The rule-based approach works well when the domain is well-understood and stable. Chess programs used to be built on explicit rules written by grandmasters. Tax preparation software encodes the tax code. But for pattern recognition in complex, changing environments, we need a different approach.

Machine learning inverts the traditional paradigm. Instead of writing rules, you show the computer examples and let it learn the patterns. The same spam filter, built with ML, works like this: collect thousands of emails labeled “spam” or “not spam,” feed them to an algorithm, and let the algorithm learn which patterns distinguish spam from legitimate email. Then apply those learned patterns to new emails. For many problems, it’s easier to collect labeled examples than to articulate rules. This is the key insight: Machine Learning means building models that learn patterns directly from data, rather than being explicitly programmed.

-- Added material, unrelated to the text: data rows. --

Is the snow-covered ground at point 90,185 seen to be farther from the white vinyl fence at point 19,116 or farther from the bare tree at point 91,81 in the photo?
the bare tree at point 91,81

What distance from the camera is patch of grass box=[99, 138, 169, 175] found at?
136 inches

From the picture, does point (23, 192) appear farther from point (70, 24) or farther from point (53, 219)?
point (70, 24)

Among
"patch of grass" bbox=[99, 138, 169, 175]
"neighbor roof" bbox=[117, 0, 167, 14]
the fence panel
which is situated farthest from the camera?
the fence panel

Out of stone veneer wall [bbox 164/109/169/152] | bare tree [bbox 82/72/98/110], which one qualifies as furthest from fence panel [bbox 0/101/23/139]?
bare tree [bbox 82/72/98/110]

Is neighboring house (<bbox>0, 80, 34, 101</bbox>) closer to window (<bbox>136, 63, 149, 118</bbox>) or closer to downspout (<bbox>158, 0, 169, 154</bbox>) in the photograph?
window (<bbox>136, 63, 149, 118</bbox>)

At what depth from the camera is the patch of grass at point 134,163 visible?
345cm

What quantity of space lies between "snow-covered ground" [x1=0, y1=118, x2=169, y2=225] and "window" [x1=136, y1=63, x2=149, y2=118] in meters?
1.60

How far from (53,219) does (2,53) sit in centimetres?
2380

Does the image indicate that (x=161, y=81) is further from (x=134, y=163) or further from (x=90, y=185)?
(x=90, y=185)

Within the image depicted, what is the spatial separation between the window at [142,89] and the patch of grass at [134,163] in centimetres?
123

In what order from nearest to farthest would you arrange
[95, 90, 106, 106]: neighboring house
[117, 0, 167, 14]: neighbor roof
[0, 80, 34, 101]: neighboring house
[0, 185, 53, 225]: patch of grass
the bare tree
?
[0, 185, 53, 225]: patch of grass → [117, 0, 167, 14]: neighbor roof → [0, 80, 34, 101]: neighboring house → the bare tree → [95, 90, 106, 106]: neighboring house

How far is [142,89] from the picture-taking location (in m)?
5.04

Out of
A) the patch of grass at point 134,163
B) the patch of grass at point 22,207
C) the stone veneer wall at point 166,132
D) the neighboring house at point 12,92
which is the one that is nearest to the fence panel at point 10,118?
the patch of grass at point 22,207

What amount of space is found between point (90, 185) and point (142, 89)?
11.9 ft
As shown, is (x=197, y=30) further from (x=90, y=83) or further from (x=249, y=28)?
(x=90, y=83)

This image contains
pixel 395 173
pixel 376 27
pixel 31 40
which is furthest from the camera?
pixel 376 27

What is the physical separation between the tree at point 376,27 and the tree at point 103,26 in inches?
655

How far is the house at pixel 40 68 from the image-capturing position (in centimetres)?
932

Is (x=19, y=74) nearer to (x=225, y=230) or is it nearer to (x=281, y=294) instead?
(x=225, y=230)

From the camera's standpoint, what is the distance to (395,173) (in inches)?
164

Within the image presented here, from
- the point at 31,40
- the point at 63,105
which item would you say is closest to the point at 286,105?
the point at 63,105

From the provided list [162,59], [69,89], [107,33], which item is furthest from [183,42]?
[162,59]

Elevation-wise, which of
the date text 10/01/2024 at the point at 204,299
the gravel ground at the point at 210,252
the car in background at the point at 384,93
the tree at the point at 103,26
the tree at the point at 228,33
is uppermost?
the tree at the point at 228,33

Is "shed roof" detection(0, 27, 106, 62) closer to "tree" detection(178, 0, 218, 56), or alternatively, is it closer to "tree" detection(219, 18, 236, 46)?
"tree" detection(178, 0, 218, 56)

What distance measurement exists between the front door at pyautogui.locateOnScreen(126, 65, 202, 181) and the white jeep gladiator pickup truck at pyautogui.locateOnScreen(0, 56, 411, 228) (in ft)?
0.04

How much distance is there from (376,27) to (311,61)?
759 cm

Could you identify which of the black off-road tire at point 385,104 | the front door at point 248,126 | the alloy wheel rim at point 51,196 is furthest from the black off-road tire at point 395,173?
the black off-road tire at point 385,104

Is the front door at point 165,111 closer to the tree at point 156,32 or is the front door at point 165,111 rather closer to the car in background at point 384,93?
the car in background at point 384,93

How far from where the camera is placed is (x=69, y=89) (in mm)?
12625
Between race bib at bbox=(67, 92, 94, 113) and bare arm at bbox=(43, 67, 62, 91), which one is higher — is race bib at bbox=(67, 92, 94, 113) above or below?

The relationship between inputs and outputs differs fundamentally between paradigms. In traditional programming, a human writes rules, and the computer applies them to data to produce output. In machine learning, a human provides data and desired outputs, and the computer learns the rules.

ML excels when rules are too complex to articulate (recognizing faces, understanding speech, reading handwriting), when rules change over time (fraud patterns evolving as criminals adapt, market regimes shifting), when rules differ across contexts (what predicts returns varies by asset class, time period, and market conditions), or when you have lots of labeled examples that can reveal patterns humans wouldn’t think to look for.

In finance, ML has found applications across many domains: credit scoring (predicting which borrowers will default from millions of loan records), fraud detection (identifying fraudulent transactions from labeled cases), return prediction (identifying which stocks will outperform from historical data and features), and portfolio construction (grouping similar assets from return patterns).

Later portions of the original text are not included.